About as open source as a binary blob without the training data

[email protected]

While I completely agree with 90% of your comment, that first sentence is gross hyperbole. I have used a number of pieces of open source options that are are clearly better. 7zip is a perfect example. For over a decade it was vastly superior to anything else, open or closed. Even now it may be showing its age a bit, but it is still one of the best options.
But for the rest of your statement, I completely agree. And yes, CAD is a perfect example of the problems faced by open source. I made the mistake of thinking that I should start learning CAD with open source and then I wouldn't have to worry about getting locked into any of the closed source solutions. But Freecad is such a mess. I admit it has gotten drastically better over the last few years, but it still has serious issues. Don't get me wrong, I still 100% recommend that people learn it, but I push them towards a number of closed source options to start with. Freecad is for advanced users only.

[email protected]

Do you think your comments here are implying an understanding of the tech?

[email protected]

Judging by OP’s salt in the comments, I’m guessing they might be an Nvidia investor. My condolences.

[email protected]

Especially after it was founded as a nonprofit with the mission to push open source AI as far and wide as possible to ensure a multipolar AI ecosystem, in turn ensuring AI keeping other AI in check so that AI would be respectful and prosocial.

[email protected]

A model can be represented only by its weights in the same way that a codebase can be represented only by its binary.

Training data is a closer analogue of source code than weights.

[email protected]

7-zip
VLC
OBS
Firefox did it only to mostly falter to Chrome but Chrome is largely Chromium which is open source.
Linux (superseded all the Unix, very severely curtailed Windows Server market)
Nearly all programming language tools (IDEs, Compilers, Interpreters)
Essentially all command line ecosystem (obviously on the *nix side, but MS was pretty much compelled to open source Powershell and their new Terminal to try to compete)

In some contexts you aren't going to have a lively enough community to drive a compelling product even as there's enough revenue to facilitate a company to make a go of it, but to say 'no open source software has acheived that' is a bit much.

[email protected]

A model is an artifact, not the source. We also don't call binaries "open-source", even though they are literally the code that's executed. Why should these phrases suddenly get turned upside down for AI models?

Fushuan [he/him]

Hey, I have trained several models in pytorch, darknet, tensorflow.

With the same dataset and the same training parameters, the same final iteration of training actually does return the same weights. There's no randomness unless they specifically add random layers and that's not really a good idea with RNNs it wasn't when I was working with them at least. In any case, weights should converge into a very similar point even if randomness is introduced or else the RNN is pretty much worthless.

magic_lobster_party

There’s usually randomness involved with the initial weights and the order the data is processed.

Fushuan [he/him]

Not enough for it to make results diverge. Randomness is added to avoid falling into local maximas in optimization.

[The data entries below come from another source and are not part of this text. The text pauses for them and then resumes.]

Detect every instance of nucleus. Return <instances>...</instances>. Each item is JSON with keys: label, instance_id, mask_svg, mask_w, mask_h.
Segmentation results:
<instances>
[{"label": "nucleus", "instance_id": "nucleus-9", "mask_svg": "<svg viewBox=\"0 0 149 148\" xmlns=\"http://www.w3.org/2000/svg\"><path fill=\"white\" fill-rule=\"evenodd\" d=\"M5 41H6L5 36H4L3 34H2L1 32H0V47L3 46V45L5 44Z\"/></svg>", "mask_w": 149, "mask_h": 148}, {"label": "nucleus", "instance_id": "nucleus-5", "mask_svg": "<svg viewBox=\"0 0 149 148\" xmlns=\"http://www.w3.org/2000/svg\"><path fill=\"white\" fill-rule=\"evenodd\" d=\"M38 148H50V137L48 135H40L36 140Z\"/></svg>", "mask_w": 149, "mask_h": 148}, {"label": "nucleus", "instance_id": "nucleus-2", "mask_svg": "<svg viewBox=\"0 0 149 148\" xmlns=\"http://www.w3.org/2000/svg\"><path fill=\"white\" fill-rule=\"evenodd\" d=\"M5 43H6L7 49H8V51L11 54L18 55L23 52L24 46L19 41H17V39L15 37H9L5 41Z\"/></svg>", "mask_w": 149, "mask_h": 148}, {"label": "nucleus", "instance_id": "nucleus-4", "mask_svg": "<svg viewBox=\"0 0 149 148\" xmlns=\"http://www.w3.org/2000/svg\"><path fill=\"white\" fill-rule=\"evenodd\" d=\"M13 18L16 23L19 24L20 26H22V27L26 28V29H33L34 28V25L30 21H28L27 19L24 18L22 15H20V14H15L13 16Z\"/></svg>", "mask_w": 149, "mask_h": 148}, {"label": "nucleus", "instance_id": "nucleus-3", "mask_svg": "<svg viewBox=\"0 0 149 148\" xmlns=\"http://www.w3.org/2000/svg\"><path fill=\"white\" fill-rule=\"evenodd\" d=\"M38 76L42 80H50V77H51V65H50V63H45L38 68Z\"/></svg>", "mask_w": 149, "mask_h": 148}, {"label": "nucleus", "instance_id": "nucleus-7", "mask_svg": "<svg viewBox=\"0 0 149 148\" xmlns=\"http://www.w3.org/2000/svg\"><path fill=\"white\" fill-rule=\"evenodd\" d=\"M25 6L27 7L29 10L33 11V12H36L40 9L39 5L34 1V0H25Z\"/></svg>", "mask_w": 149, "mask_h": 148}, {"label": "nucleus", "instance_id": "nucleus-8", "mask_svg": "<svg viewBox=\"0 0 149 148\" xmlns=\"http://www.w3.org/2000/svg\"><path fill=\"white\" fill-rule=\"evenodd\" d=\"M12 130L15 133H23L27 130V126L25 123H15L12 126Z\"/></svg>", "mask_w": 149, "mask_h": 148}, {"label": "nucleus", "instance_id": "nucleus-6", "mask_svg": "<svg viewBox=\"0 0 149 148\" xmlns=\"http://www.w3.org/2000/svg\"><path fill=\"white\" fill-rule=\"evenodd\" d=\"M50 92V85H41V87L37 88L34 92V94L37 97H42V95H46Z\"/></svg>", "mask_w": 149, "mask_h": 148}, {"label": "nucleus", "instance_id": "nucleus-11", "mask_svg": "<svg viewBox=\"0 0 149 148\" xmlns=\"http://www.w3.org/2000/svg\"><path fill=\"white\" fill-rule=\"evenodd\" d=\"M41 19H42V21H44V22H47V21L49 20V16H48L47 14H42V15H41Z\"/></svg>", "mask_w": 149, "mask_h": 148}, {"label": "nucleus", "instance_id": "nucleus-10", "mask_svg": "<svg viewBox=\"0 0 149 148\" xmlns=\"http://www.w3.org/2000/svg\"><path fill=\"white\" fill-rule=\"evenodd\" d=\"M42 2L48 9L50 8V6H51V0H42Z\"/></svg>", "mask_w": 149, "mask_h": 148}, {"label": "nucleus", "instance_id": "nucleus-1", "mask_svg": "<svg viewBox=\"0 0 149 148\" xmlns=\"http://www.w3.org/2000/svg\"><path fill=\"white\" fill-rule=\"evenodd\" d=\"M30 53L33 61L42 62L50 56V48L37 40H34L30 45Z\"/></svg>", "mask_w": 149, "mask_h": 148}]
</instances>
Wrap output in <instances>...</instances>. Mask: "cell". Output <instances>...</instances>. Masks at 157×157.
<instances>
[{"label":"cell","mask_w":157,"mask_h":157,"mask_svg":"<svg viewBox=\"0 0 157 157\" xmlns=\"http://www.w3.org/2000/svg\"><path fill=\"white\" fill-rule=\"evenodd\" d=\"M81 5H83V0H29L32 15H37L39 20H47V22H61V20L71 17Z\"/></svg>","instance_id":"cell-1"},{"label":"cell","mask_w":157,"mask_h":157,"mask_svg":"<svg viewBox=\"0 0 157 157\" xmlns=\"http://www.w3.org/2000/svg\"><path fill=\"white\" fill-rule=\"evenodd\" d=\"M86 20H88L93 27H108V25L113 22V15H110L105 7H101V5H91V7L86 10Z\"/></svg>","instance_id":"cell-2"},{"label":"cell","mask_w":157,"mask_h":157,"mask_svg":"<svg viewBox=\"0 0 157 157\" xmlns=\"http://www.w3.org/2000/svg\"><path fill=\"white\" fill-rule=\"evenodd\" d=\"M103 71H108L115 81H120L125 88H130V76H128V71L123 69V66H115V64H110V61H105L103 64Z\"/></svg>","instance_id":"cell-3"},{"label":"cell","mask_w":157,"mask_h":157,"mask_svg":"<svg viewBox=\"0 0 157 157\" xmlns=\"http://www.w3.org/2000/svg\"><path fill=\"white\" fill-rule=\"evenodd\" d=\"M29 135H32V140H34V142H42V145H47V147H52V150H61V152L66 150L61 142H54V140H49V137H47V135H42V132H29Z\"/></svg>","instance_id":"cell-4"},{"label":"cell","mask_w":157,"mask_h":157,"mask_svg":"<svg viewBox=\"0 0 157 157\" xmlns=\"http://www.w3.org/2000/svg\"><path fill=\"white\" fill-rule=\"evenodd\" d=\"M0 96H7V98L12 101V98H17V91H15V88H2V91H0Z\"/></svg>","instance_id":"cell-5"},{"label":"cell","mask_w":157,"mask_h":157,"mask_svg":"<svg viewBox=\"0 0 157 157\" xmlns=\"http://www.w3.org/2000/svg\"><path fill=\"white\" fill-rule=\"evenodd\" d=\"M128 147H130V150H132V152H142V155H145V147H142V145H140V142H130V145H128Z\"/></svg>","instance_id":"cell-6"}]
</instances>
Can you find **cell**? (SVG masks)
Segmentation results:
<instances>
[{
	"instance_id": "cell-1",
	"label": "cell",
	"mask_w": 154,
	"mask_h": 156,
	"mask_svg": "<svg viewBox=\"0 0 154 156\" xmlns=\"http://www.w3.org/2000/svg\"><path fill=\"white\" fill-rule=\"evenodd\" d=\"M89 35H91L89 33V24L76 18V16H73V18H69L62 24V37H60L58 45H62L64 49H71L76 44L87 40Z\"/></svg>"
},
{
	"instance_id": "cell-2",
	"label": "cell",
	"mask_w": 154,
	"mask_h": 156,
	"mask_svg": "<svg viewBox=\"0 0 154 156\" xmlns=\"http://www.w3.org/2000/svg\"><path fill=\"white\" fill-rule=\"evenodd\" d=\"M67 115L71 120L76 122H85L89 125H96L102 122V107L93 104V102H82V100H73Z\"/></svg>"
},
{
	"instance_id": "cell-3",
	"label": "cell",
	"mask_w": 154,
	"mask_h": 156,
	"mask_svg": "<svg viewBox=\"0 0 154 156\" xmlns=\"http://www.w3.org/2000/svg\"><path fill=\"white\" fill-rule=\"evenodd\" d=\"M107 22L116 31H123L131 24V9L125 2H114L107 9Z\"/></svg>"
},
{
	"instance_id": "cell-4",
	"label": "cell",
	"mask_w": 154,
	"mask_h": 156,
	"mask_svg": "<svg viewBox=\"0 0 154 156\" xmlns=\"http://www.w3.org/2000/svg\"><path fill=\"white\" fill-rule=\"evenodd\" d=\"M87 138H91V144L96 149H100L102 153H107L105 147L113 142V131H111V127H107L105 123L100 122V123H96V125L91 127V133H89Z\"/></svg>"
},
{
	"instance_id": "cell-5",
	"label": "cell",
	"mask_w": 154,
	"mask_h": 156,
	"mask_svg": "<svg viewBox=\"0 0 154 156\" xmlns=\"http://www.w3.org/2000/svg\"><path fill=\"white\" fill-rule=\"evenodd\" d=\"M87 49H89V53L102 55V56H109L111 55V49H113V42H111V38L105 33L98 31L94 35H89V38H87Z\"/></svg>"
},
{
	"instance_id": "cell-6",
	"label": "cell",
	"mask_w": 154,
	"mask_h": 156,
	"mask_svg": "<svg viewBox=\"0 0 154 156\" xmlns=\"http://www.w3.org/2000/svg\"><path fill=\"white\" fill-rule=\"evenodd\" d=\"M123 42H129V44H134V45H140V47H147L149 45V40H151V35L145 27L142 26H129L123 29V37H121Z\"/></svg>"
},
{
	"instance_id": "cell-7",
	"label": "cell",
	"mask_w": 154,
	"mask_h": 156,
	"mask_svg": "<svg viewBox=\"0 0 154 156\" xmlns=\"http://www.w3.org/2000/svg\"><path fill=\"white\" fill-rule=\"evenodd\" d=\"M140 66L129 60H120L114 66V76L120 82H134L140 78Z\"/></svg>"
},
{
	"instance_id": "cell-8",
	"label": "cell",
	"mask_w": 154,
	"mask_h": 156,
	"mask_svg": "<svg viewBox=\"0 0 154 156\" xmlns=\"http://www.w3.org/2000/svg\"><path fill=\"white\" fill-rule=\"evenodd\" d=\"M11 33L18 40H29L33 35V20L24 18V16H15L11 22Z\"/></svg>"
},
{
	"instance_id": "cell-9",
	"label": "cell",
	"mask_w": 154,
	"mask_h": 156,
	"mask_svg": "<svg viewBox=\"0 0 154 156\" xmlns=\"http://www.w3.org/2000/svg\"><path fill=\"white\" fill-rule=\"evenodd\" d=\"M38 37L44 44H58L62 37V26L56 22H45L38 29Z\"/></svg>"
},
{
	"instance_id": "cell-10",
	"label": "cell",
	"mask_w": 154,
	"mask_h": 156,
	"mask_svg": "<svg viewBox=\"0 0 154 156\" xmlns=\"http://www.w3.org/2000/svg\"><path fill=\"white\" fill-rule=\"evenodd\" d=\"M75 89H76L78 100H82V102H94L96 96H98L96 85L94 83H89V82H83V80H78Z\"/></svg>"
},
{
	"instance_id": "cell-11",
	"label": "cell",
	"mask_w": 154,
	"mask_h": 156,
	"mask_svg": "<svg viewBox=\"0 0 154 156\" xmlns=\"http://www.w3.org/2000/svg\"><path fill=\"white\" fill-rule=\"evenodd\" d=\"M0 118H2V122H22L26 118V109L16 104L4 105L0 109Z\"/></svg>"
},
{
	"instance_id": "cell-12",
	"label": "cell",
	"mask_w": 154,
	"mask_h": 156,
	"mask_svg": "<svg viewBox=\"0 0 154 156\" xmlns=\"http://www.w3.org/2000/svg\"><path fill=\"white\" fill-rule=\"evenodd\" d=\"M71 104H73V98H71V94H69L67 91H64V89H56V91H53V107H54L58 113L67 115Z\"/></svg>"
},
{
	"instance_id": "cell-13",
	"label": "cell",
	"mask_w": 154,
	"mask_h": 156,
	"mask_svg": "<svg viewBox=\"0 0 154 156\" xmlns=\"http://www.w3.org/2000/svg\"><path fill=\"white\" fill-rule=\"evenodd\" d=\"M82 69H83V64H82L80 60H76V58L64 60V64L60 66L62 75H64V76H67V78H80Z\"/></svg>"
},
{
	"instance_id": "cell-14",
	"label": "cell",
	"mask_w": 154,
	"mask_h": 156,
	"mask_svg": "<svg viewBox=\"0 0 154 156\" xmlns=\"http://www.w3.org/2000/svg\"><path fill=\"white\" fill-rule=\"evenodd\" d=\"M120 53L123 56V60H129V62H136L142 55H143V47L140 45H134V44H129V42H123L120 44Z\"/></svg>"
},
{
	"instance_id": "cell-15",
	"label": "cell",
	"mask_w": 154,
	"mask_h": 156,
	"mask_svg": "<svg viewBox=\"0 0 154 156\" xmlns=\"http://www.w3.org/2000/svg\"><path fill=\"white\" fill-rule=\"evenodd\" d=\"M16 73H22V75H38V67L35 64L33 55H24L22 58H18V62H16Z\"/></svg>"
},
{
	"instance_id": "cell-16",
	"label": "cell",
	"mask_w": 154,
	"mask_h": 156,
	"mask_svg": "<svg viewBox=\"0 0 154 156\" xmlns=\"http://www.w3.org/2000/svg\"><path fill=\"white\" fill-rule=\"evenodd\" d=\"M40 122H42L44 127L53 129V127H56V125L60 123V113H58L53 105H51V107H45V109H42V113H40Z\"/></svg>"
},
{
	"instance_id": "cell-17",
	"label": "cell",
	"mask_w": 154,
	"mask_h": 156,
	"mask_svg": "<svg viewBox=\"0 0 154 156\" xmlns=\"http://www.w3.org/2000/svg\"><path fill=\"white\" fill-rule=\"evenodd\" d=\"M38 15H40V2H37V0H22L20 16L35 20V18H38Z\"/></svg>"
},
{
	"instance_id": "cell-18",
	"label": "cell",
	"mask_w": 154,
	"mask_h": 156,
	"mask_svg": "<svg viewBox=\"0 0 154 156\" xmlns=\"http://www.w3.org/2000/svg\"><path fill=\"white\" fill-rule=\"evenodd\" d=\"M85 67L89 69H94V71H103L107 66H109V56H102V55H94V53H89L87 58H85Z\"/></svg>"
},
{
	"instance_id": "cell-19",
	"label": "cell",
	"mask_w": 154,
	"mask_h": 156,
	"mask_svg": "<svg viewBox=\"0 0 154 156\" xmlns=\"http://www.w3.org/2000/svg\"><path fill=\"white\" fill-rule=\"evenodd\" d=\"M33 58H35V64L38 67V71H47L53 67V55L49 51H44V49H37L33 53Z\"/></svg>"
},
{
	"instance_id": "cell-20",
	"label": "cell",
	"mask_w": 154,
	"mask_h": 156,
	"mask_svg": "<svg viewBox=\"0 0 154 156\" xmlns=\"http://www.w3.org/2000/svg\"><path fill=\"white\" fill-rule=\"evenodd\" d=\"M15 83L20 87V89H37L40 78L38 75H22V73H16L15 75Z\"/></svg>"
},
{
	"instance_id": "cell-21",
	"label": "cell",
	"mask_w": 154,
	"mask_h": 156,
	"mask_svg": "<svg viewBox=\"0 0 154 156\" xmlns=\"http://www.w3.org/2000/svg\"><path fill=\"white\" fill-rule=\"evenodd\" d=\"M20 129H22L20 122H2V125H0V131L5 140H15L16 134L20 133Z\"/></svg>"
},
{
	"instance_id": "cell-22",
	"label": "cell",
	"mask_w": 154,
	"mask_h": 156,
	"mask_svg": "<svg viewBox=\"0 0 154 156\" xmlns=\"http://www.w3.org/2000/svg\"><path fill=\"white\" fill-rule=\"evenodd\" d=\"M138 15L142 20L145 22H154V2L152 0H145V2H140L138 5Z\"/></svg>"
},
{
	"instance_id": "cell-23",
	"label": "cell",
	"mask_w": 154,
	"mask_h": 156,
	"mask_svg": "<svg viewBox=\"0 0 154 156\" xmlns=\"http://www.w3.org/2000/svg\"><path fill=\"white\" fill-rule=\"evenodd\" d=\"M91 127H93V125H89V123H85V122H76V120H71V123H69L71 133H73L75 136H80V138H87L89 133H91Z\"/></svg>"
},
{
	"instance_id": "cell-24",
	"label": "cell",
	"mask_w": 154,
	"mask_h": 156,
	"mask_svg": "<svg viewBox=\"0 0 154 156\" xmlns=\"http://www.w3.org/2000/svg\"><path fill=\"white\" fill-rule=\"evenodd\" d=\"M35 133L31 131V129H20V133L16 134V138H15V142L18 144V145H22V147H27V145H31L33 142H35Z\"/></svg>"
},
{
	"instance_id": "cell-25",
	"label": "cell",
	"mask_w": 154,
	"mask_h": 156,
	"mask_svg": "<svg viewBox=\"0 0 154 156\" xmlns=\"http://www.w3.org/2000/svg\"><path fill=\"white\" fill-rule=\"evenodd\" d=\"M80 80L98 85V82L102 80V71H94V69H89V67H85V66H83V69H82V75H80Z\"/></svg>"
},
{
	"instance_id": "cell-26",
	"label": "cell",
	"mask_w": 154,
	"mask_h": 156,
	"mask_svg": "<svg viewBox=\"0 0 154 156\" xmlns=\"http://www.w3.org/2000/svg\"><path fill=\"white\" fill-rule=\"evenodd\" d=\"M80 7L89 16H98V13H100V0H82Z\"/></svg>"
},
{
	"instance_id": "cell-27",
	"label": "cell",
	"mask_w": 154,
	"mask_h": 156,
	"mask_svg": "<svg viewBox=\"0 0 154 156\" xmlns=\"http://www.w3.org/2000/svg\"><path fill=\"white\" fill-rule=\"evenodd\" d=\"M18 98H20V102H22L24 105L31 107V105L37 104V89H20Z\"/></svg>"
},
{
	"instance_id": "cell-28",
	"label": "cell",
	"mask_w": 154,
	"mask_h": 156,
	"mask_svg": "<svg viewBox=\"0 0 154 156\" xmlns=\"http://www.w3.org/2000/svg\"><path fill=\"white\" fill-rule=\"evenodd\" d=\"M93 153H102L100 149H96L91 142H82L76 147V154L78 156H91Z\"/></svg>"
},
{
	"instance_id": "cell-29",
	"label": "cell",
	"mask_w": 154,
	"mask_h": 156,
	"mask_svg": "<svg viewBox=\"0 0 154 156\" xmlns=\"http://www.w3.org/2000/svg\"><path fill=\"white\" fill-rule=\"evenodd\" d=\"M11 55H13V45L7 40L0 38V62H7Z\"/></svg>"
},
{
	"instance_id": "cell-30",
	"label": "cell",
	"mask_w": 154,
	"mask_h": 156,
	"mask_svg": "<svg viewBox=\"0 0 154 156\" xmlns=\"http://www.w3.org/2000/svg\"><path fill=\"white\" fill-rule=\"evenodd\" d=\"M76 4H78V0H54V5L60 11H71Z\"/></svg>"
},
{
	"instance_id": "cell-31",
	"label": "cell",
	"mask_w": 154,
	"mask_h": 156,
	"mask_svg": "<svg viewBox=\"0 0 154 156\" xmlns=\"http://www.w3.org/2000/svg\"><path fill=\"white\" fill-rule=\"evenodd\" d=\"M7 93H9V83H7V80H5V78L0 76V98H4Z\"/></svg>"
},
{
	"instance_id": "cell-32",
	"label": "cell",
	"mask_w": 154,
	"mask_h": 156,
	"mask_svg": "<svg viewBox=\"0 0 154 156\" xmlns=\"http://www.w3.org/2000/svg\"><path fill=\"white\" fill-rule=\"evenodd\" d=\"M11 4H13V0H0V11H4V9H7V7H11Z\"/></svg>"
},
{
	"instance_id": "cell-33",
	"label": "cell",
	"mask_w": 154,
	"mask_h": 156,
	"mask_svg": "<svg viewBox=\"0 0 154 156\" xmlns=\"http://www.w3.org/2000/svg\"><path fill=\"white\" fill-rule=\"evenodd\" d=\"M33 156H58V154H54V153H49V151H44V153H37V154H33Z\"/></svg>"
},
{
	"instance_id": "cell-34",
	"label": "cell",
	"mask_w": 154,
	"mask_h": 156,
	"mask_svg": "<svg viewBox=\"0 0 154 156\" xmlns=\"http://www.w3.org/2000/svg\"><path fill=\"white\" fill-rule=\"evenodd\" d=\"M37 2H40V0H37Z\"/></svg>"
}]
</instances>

You should still end in the same global maxima. Models usualy run until their optimization converges.

As stated, if the randomness is big enough that multiple reruns end up with different weights aka optimized for different maximas, the randomization is trash. Anything worth their salt won't have randomization big enough.

So, going back to my initial point, we need the training data to validate the weights. There are ways to check the performance of a model (quite literally, the same algorithm that is used to evaluate weights in training is them used to evaluate the trained weights post training) the performance should be identical up to a very small rounding error if a rerun with the same data and parameters is used.

[email protected]

Nah, just a 21st century Luddite.

[email protected]

It's not like you need specific knowledge of Transformer models and whatnot to counterargue LLM bandwagon simps. A basic knowledge of Machine Learning is fine.

[email protected]

It's even crazier that Sam Altman and other ML devs said that they reached the peak of what current Machine Learning models were capable of years ago

reuters.com

(www.reuters.com)

But that doesn't mean shit to the marketing departments

[email protected]

Sorry, that was a PR move from the get-go. Sam Altman doesn't have an altruistic cell in his whole body.

[email protected]

And you believe you’re portraying that level of competence in these comments?

JackbyDev

Meta's "open source AI" ad campaign is so frustrating.

[email protected]

I at least do.

[email protected]

I mean if you both think this is overhyped nonsense, then by all means buy some Nvidia stock. If you know something the hedge fund teams don’t, why not sell your insider knowledge and become rich?

Or maybe you guys don’t understand it as well as you think. Could be either, I guess.

acargitz

I don't care what Facebook likes or doesn't like. The OSS community is us.

[email protected]

“Look at this shiny.”

Investment goes up.

“Same shiny, but look at it and we need to warn you that we’re developing a shinier one that could harm everyone. But think of how shiny.”

Investment goes up.

“Look at this shiny.”

Investment goes up.

“Same shiny, but look at it and we need to warn you that we’re developing a shinier one that could harm everyone. But think of how shiny.”